Start of INPUT FOR THIS TASK

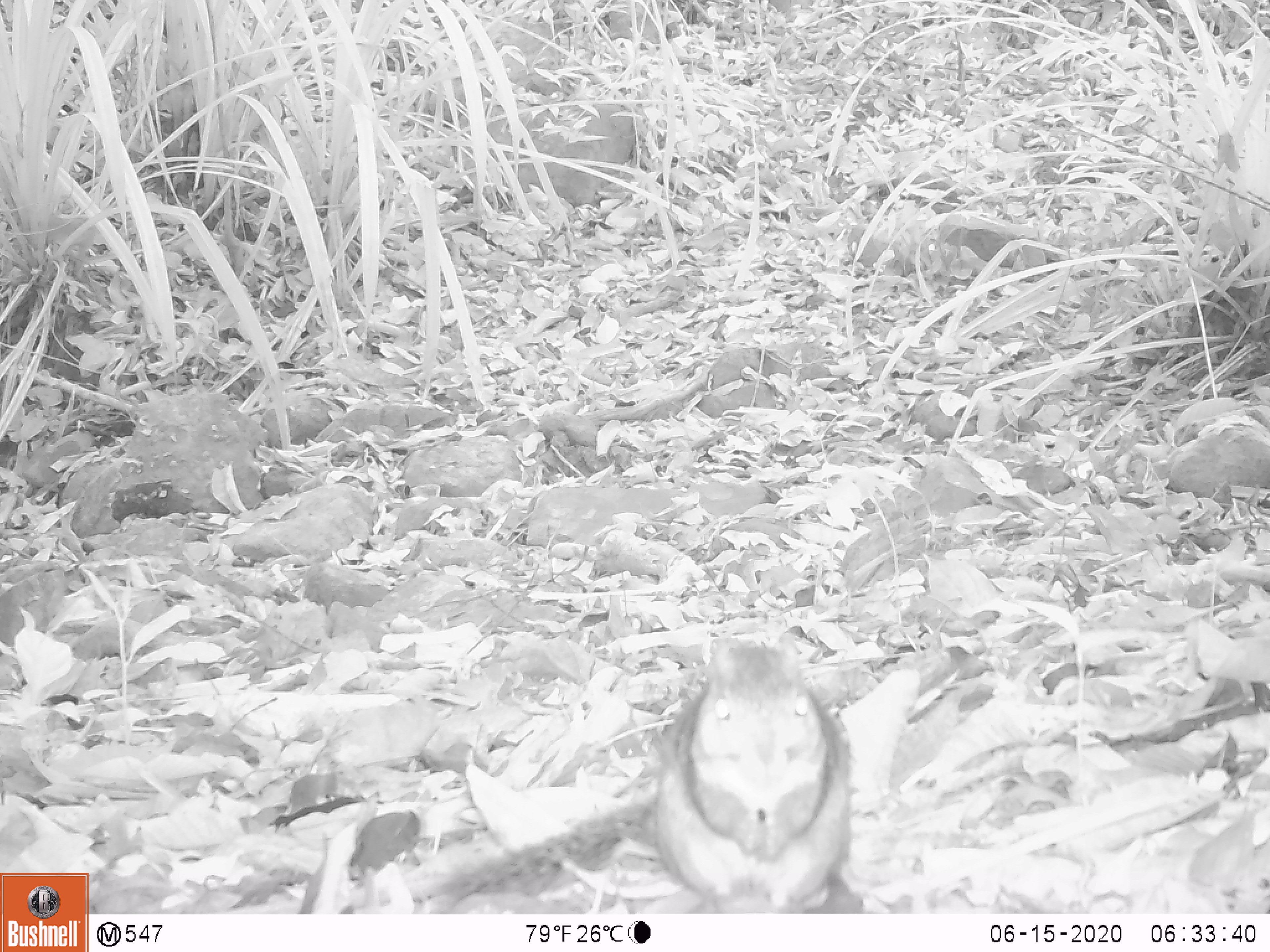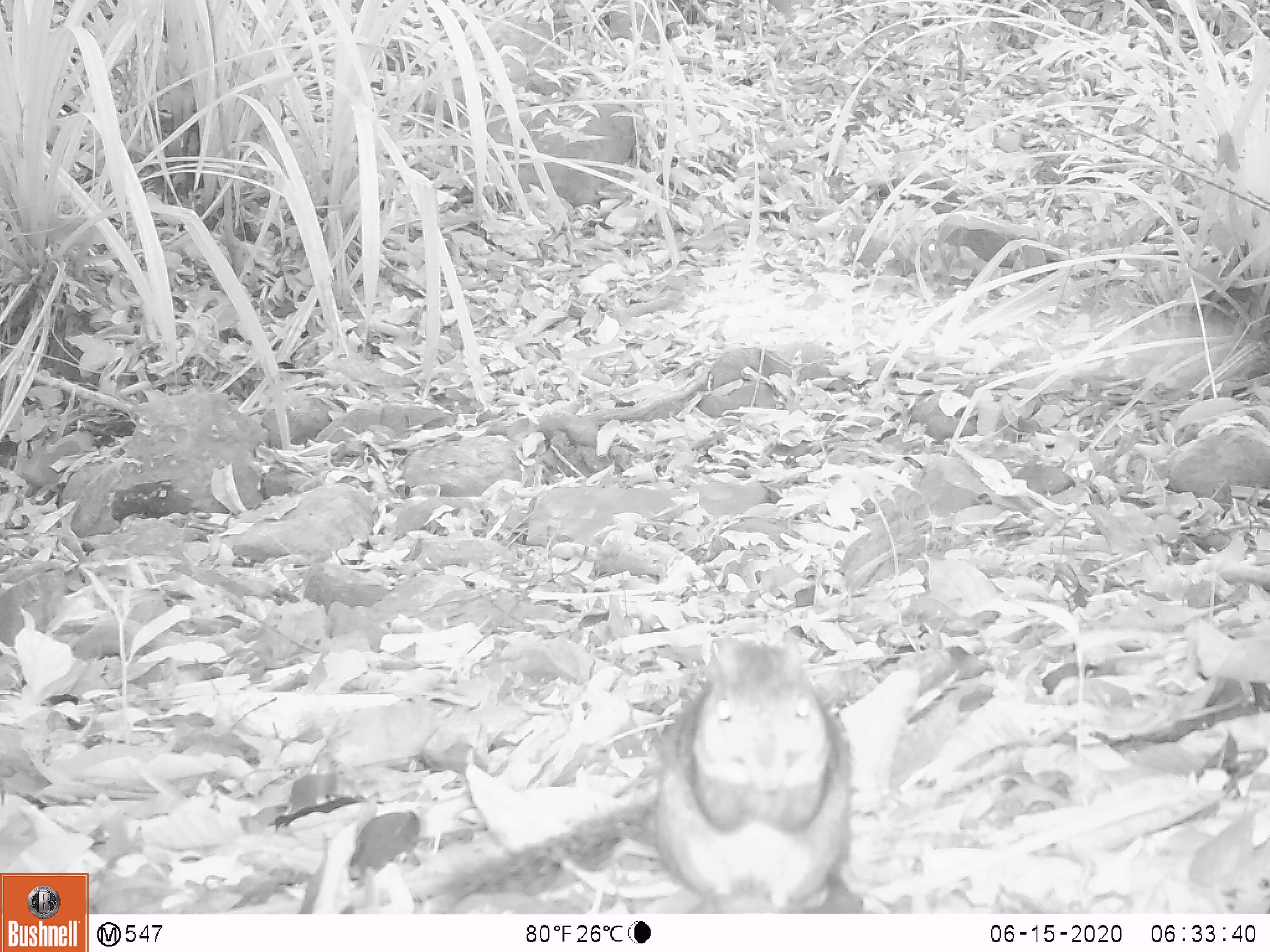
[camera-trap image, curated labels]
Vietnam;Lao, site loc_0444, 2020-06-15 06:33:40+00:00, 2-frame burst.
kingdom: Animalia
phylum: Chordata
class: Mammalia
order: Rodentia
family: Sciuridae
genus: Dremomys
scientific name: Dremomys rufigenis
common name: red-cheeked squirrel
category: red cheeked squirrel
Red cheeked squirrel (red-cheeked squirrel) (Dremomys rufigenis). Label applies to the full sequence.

End of INPUT FOR THIS TASK
Start of INPUT FOR THIS TASK

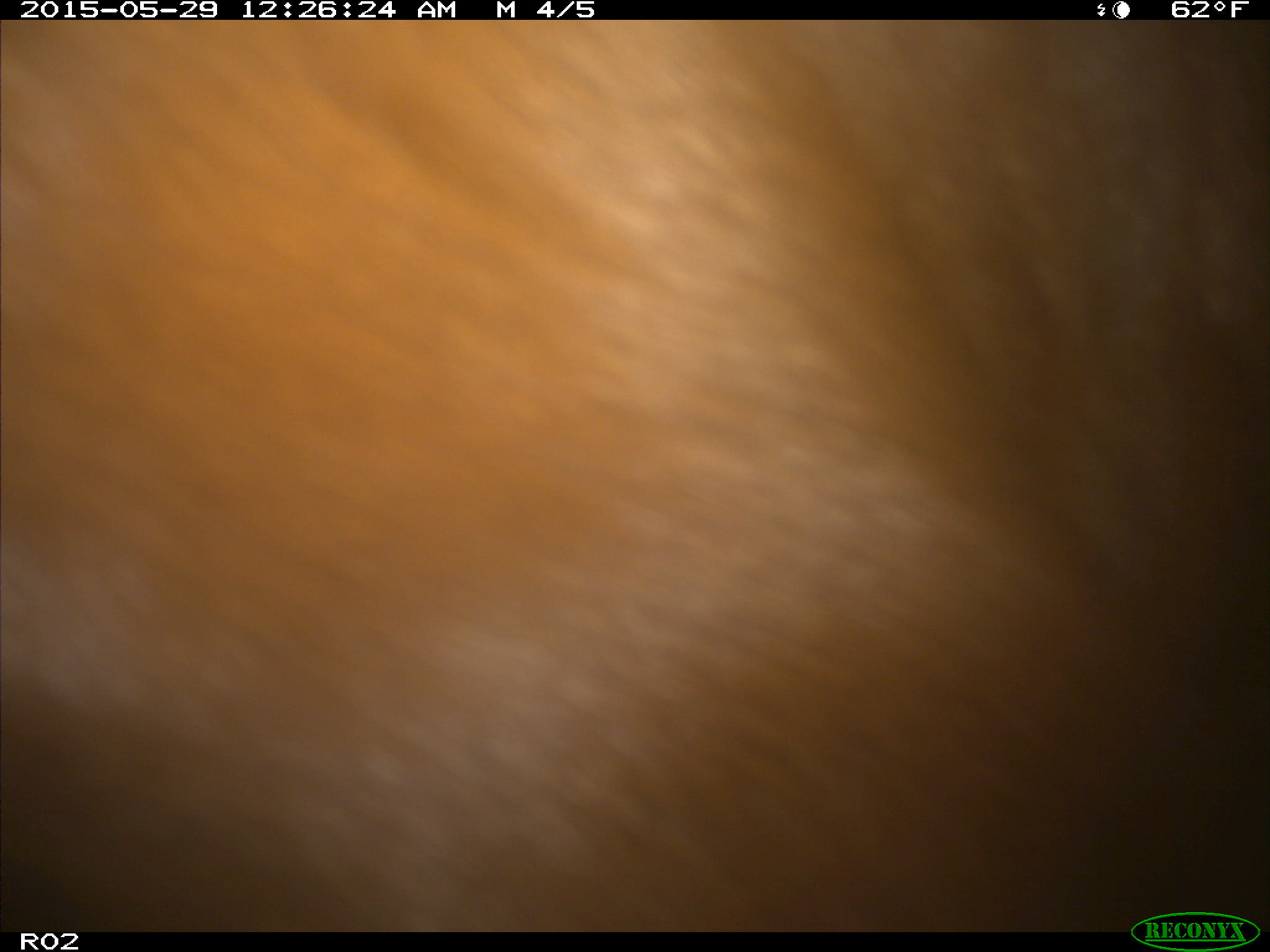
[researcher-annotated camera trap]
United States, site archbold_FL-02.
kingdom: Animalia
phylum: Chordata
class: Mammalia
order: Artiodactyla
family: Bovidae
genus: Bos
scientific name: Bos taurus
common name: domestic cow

End of INPUT FOR THIS TASK

TASK INSTRUCTIONS:
Take every line from the data that includes the word "camera".

RESPONSE:
[camera-trap image, curated labels]
[researcher-annotated camera trap]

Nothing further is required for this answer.